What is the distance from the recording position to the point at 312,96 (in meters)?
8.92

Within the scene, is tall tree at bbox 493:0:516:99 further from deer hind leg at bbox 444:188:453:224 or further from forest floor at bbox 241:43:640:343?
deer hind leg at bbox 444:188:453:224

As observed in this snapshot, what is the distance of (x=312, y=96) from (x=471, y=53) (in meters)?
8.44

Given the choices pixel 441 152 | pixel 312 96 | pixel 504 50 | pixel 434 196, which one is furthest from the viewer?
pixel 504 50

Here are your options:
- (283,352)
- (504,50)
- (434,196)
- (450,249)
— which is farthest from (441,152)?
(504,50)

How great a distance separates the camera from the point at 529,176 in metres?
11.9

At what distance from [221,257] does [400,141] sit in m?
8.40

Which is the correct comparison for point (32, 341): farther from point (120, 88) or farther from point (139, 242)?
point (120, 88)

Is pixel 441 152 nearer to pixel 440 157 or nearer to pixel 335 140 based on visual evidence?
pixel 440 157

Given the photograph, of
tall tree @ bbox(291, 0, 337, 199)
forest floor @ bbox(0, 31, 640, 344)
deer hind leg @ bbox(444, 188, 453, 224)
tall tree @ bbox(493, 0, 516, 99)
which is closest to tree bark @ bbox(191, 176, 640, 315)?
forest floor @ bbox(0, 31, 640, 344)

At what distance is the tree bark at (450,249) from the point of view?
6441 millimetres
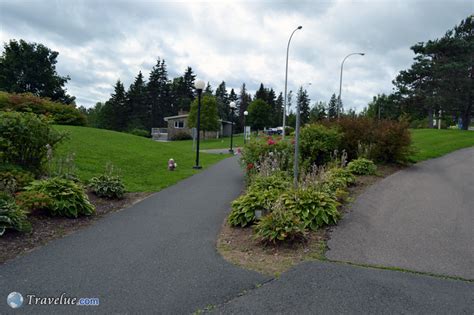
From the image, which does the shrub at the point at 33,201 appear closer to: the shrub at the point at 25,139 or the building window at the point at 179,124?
the shrub at the point at 25,139

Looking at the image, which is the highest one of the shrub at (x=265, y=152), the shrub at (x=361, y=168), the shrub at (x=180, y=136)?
the shrub at (x=180, y=136)

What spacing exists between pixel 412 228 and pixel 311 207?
176 cm

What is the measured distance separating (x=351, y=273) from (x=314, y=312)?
3.27 feet

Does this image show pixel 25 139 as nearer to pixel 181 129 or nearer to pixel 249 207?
pixel 249 207

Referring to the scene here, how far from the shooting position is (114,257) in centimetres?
407

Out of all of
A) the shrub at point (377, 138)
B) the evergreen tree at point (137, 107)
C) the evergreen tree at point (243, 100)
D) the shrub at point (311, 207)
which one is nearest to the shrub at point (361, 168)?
the shrub at point (377, 138)

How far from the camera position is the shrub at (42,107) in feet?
55.0

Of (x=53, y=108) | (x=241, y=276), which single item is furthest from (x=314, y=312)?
(x=53, y=108)

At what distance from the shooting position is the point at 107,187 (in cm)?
724

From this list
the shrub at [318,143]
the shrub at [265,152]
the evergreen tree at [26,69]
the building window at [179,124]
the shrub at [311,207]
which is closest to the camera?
the shrub at [311,207]

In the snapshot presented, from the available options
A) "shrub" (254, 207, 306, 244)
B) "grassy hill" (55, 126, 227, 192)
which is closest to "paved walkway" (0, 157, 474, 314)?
"shrub" (254, 207, 306, 244)

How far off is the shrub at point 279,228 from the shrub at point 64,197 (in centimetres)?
352

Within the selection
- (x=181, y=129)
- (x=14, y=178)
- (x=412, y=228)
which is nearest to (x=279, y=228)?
(x=412, y=228)

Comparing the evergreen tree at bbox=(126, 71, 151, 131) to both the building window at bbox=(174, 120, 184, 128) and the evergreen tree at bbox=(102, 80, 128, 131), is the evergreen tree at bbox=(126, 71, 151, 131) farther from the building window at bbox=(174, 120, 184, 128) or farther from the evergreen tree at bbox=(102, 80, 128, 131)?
the building window at bbox=(174, 120, 184, 128)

● WHAT THE TASK ASKS: Copy every one of the records above word for word, leaving out the pictures.

● TASK RESULT:
What is the distance from the recording position to the point at 312,96 (in meters)?
8.92

Within the scene, is tall tree at bbox 493:0:516:99 further from deer hind leg at bbox 444:188:453:224 or further from forest floor at bbox 241:43:640:343?
deer hind leg at bbox 444:188:453:224

As observed in this snapshot, what is the distance of (x=312, y=96) from (x=471, y=53) (in meters)?
8.44

Given the choices pixel 441 152 | pixel 312 96 | pixel 504 50 | pixel 434 196, which one is furthest from the viewer?
pixel 504 50

Here are your options:
- (283,352)
- (504,50)
- (434,196)
- (450,249)
— which is farthest from (441,152)?
(504,50)

How great a distance separates the camera from the point at 529,176 in metres?
11.9

At what distance from [221,257] does [400,141] sit in m?
8.40

Which is the correct comparison for point (32, 341): farther from point (120, 88) or farther from point (139, 242)?
point (120, 88)

Is pixel 441 152 nearer to pixel 440 157 or nearer to pixel 335 140 based on visual evidence?
pixel 440 157

Given the photograph, of
tall tree @ bbox(291, 0, 337, 199)
forest floor @ bbox(0, 31, 640, 344)
deer hind leg @ bbox(444, 188, 453, 224)
tall tree @ bbox(493, 0, 516, 99)
which is closest to tree bark @ bbox(191, 176, 640, 315)?
forest floor @ bbox(0, 31, 640, 344)

At what distance is the tree bark at (450,249) from the point of view?
6441 millimetres
From the image, which does the shrub at the point at 33,201 appear closer to: the shrub at the point at 25,139 or the building window at the point at 179,124?
the shrub at the point at 25,139

Looking at the image, which is the highest one of the shrub at (x=265, y=152), the shrub at (x=361, y=168), the shrub at (x=180, y=136)?
the shrub at (x=180, y=136)

What spacing exists between pixel 412 228 and pixel 311 207?
176 cm

What is the measured distance separating (x=351, y=273) from (x=314, y=312)?
3.27 feet

Does this image show pixel 25 139 as nearer to pixel 181 129 or nearer to pixel 249 207?
pixel 249 207

Referring to the scene here, how far from the shooting position is (114,257) in centimetres?
407

Out of all of
A) the shrub at point (377, 138)
B) the evergreen tree at point (137, 107)
C) the evergreen tree at point (243, 100)
D) the shrub at point (311, 207)
which one is nearest to the shrub at point (361, 168)?
the shrub at point (377, 138)

How far from the camera position is the shrub at (42,107) in feet?
55.0

Of (x=53, y=108) | (x=241, y=276), which single item is furthest from (x=314, y=312)?
(x=53, y=108)

At what distance from the shooting position is the point at 107,187 (in cm)?
724

From this list
the shrub at [318,143]
the shrub at [265,152]
the evergreen tree at [26,69]
the building window at [179,124]
the shrub at [311,207]
which is closest to the camera?
the shrub at [311,207]

In the snapshot presented, from the available options
A) "shrub" (254, 207, 306, 244)
B) "grassy hill" (55, 126, 227, 192)
which is closest to "paved walkway" (0, 157, 474, 314)?
"shrub" (254, 207, 306, 244)

How far off is the shrub at point 279,228 from the shrub at point 64,197 (in centimetres)?
352

Within the selection
- (x=181, y=129)
- (x=14, y=178)
- (x=412, y=228)
which is nearest to (x=279, y=228)?
(x=412, y=228)

Comparing the evergreen tree at bbox=(126, 71, 151, 131) to both the building window at bbox=(174, 120, 184, 128) and the evergreen tree at bbox=(102, 80, 128, 131), is the evergreen tree at bbox=(126, 71, 151, 131) farther from the building window at bbox=(174, 120, 184, 128) or farther from the evergreen tree at bbox=(102, 80, 128, 131)?
the building window at bbox=(174, 120, 184, 128)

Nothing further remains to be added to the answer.